- _Task to carry out_
Extract each line of the records below that contains the word "higher".

- _Task input_
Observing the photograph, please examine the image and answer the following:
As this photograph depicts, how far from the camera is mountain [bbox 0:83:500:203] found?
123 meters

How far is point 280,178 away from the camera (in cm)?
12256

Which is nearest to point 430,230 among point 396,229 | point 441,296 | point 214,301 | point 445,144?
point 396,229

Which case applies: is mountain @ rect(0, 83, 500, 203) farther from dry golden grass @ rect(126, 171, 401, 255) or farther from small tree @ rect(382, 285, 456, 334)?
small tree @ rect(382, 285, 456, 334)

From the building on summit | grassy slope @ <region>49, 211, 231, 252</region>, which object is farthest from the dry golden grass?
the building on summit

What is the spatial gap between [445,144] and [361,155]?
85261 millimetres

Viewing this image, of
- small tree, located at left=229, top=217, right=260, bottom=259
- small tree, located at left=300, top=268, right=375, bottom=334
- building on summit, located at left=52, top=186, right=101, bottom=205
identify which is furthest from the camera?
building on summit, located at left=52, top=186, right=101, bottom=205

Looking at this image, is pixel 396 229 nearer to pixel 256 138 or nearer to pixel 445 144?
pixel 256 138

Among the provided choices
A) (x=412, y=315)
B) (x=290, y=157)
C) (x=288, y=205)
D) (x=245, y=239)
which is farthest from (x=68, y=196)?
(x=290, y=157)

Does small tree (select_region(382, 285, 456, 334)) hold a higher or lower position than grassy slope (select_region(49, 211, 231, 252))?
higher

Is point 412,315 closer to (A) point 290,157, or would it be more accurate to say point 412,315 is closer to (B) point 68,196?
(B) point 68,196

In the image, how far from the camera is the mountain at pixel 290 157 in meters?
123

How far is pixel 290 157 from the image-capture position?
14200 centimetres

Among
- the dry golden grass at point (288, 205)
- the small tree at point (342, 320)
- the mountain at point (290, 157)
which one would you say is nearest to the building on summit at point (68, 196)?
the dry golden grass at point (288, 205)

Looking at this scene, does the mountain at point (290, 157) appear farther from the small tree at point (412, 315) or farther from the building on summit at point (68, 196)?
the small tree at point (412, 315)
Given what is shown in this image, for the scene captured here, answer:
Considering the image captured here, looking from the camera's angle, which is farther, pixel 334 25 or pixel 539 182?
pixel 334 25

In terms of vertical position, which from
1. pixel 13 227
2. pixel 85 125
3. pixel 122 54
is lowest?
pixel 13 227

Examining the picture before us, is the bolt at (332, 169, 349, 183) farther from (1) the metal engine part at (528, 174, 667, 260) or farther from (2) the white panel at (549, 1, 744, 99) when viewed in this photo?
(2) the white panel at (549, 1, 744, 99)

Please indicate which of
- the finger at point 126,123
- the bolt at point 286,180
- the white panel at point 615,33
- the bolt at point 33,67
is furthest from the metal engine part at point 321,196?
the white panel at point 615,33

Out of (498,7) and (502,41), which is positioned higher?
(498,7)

- _Result for this task_
Does small tree (select_region(382, 285, 456, 334)) hold a higher or lower position than grassy slope (select_region(49, 211, 231, 252))?
higher
Out of (498,7) and (502,41), which is positioned higher?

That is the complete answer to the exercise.